The End of The Liver is a 12" x 8" fibre-based print, mounted to the surface of an 18mm black block, consisting of 25 pages of text layered in the darkroom. It is one of two works created from the pages of a nonsense translation of Jacques Derrida's Of Grammatology created by passing the text backwards and forwards through various AI-driven language tools, with the resulting, superimposed text creating illegible symbols; traces of lettering, runic and mythical in their appearance.

Influential Post-Structuralist Jacques Derrida theorised in Of Grammatology that writing is not merely a secondary representation of speech but an independent system of signs with its own logic. Meaning is always deferred to the reader, listener or interpreter, denying any fixed meaning in the written form.

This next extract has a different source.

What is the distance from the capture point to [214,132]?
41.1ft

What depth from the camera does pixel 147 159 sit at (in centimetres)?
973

It is shaped by what is in between the words and sentences, impacted by the lived experience of the reader as much as (if not more than!) the intention of the writer.

First published in 1967, the AI-driven translation, grammar and summary software of today was far from invention. These tools have a habit of guessing, misinterpreting and removing context - particularly when encouraged to do so.

While The End of The Liver is the whole work printed on top of each other a second work was created: Each of the new pages was read, sentences extracted to created poetic - sometimes prophetic - collections of words that read as a mantra for a digital age. This partner project is called To The Sacred Void

Both works were exhibited in August 2022 in a Solo exhibition: Sand Time and File Space.

The title, The End of The Liver is the nonsense translation of the first words of Chapter 1.